Все затихли в ожидании, молясь о том, чтобы загорелись только зеленые лампочки.
А потом началось.
На ближайшем к Брюдеру приборе замигала красная лампочка, сигнализирующая о наличии вируса. Мышцы Брюдера напряглись, и он перевел взгляд на следующий прибор.
Он тоже замигал красным.
Нет…”[38]
Спрашивается: откуда у чиновников ВОЗ специфические праймеры к абсолютно неизвестному, супертаинственному возбудителю? Настолько специфические, что сразу ясно, с одного красного огонечка: он самый, и мы все умрем? Можно, конечно, использовать праймеры к консервативным участкам, которые встречаются в геномах многих вирусов (пусть будет вирус, а не бактерия). Тогда мы получим сигнал, если в пробе присутствует любой из этих вирусов. Однако неудивительно, что в месте, где постоянно ходят толпы сопливых туристов, есть какие-то вирусы. Да, в воде их немного, но в том и прелесть ПЦР, что она делает различимый сигнал из следовых количеств нуклеиновых кислот. Так что, похоже, обманывали профессора Лэнгдона не только симпатичные девушки и тайные агенты. Всемирная организация здравоохранения сама была в курсе коварного замысла, даже геном возбудителя имела! Или автор чего-то не понял про ПЦР. Зато он много знает об истории искусства, в отличие, например, от меня.
Вот такое у ПЦР граничное условие: знать фланкирующие последовательности, то есть конец и начало интересующего участка. И в конце ХХ в., когда читали геном человека, фрагменты клонировали в векторах (сотрудники Крейга Вентера, которые работали с короткими фрагментами, – даже в обычных бактериальных плазмидах). А к последовательностям в векторе уже можно применять ПЦР: даже если вставку никто еще не читал, последовательность плазмиды, в которую она вставлена, известна.
С другой стороны, по мере того как развивается геномика (так назвали раздел науки, которая изучает уже не только отдельные гены, но целые геномы), нечитанных последовательностей в природе все меньше. Теперь ПЦР нашла применение и в палеогеномике. Если мы знаем, какому зверю (или человеку, брату Homo sapiens) принадлежит ископаемая кость, можно синтезировать праймеры, основываясь на геноме родственного вида.

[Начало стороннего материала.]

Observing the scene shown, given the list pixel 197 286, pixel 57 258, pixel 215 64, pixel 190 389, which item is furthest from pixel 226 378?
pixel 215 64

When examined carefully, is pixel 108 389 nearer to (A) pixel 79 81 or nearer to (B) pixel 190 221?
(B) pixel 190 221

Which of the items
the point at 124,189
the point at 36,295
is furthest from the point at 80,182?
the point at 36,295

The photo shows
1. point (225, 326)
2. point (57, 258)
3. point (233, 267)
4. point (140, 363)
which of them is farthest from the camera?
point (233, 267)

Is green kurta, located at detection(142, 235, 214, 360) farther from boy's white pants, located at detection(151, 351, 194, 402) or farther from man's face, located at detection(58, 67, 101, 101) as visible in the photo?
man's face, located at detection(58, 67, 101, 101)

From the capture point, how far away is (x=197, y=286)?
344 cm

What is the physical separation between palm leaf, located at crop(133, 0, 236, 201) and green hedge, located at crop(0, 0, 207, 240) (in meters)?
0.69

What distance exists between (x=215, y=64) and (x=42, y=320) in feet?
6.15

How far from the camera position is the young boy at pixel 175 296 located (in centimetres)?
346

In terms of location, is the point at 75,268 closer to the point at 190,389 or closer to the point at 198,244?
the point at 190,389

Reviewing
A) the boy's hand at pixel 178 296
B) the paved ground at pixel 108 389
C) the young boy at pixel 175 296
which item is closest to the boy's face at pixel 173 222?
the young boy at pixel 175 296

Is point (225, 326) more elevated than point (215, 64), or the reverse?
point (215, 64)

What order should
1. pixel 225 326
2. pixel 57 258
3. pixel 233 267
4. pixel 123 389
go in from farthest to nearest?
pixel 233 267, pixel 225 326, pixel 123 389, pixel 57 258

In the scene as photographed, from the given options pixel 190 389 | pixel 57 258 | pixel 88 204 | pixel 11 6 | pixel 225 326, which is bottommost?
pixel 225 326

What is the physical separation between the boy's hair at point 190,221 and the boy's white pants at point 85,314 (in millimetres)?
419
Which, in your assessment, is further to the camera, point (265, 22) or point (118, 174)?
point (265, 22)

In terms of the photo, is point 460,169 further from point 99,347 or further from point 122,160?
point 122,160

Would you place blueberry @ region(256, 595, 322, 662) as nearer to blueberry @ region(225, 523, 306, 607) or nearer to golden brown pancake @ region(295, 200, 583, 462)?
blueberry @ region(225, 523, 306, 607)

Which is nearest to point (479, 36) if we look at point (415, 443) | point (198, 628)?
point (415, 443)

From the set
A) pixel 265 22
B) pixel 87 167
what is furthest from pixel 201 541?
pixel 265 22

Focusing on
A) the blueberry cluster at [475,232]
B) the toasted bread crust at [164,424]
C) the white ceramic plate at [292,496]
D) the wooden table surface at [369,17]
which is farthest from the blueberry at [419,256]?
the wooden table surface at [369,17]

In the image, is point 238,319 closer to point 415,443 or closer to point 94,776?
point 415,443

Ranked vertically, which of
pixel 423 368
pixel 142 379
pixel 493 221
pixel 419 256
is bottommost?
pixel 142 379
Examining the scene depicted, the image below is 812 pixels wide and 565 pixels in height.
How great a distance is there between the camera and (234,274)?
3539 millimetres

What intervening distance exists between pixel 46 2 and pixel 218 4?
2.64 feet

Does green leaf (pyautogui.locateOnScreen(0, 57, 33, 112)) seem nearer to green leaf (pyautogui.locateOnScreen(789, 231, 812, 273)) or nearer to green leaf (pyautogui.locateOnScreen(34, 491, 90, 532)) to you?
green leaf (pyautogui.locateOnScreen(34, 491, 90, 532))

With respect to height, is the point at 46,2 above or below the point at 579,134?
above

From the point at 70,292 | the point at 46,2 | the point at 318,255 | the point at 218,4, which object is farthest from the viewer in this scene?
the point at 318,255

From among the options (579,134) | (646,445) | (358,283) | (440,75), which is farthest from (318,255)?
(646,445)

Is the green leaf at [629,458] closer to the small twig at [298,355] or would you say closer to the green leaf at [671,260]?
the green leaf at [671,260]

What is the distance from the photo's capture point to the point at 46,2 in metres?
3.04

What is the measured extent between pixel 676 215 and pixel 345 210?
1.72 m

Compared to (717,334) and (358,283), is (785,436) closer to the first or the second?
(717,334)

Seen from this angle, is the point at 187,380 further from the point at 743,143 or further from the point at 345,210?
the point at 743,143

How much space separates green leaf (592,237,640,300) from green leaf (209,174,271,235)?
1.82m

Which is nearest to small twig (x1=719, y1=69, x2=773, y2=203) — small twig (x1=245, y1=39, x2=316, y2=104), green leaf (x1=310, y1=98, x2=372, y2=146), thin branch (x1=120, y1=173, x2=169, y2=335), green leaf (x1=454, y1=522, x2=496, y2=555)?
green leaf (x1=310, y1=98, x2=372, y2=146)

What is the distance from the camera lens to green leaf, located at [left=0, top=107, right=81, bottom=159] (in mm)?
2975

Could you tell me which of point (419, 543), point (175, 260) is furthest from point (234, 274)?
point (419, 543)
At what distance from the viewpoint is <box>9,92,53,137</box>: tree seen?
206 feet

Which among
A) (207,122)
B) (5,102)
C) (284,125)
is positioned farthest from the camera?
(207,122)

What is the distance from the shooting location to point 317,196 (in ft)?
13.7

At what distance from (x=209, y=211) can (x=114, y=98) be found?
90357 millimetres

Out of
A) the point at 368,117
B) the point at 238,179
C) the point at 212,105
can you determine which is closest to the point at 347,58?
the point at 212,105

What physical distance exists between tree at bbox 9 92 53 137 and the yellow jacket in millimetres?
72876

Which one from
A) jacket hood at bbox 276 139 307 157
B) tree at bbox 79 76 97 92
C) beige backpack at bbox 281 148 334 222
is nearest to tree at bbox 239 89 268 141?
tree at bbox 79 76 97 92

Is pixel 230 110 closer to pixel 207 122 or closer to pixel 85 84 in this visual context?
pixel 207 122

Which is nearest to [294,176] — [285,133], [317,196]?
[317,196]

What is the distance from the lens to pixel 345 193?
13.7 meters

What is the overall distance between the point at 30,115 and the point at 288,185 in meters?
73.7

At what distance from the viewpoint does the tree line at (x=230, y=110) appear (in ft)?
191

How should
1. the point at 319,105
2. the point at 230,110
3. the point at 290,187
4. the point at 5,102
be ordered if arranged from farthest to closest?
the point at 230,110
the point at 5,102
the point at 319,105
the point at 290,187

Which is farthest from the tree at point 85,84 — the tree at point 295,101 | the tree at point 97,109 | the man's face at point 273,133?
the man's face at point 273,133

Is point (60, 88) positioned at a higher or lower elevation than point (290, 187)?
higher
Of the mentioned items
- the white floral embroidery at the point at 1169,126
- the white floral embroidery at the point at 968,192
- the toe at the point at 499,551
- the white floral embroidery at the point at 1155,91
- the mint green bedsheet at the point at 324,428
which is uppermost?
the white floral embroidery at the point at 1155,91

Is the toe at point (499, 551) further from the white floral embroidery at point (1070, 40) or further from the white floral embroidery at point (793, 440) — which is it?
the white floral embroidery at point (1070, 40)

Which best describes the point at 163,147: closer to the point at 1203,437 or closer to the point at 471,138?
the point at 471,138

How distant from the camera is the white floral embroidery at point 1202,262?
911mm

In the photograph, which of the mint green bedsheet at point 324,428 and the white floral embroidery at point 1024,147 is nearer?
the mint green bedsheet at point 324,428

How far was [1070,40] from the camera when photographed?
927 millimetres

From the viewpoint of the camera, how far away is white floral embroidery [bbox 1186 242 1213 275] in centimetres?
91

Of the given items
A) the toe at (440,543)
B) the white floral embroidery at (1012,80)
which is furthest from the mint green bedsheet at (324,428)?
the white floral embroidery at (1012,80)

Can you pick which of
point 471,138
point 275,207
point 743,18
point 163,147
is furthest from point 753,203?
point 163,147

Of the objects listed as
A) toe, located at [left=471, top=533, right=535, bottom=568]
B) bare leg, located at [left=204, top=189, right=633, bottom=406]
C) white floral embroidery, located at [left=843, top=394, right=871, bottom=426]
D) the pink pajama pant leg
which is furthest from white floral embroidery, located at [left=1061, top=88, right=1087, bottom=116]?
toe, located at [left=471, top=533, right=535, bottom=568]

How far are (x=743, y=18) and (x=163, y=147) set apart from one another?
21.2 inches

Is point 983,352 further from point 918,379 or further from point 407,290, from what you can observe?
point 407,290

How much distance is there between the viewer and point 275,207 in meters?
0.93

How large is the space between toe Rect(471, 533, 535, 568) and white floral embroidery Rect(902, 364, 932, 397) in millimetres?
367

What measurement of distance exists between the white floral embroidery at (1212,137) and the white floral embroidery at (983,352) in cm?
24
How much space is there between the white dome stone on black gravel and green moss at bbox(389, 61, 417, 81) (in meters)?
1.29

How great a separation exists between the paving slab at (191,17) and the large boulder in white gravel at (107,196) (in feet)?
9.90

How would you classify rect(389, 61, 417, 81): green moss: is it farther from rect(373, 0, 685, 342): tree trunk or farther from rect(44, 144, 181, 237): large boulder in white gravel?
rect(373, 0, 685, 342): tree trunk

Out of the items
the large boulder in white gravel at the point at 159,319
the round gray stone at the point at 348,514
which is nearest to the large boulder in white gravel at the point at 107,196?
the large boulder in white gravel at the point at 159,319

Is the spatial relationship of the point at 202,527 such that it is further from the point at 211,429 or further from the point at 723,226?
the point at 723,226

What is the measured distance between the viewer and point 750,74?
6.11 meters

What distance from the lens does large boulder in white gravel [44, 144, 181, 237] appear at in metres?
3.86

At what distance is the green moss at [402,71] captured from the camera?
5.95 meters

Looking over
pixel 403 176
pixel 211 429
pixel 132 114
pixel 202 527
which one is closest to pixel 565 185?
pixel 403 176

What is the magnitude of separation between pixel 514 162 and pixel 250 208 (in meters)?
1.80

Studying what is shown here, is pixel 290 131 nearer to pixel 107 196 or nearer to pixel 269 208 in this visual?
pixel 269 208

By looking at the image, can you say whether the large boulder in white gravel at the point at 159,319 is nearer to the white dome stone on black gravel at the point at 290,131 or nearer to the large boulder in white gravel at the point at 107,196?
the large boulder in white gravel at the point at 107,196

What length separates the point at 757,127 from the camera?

И даже если мы этого не знаем – все равно можно попробовать. Гены, кодирующие рибосомную РНК, имеются у всего живого, при этом эволюция вносит в них изменения крайне осторожно и деликатно. Рибосомы – те самые штуки, которые синтезируют белки, и слишком смелые инновации в рибосомных генах могут привести к потере этой крайне необходимой для жизни способности. Поэтому можно вытянуть с помощью ПЦР рибосомный ген неизвестного существа и, сравнив его с известными последовательностями других существ, сделать довольно точные выводы о том, на какой веточке эволюционного древа сидел тот, кому принадлежала кость.